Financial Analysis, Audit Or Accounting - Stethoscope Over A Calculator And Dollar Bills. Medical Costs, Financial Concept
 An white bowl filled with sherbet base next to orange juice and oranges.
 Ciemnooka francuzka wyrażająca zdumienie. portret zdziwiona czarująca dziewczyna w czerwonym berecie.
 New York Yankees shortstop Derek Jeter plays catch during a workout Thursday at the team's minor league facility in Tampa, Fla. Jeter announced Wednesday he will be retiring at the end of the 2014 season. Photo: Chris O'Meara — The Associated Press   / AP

+ + + +

Nothing but the lines from the one containing "Ciemnooka francuzka wyrażająca" to the last line of the listing above belongs in the answer; restate each word for word.

 Ciemnooka francuzka wyrażająca zdumienie. portret zdziwiona czarująca dziewczyna w czerwonym berecie.
 New York Yankees shortstop Derek Jeter plays catch during a workout Thursday at the team's minor league facility in Tampa, Fla. Jeter announced Wednesday he will be retiring at the end of the 2014 season. Photo: Chris O'Meara — The Associated Press   / AP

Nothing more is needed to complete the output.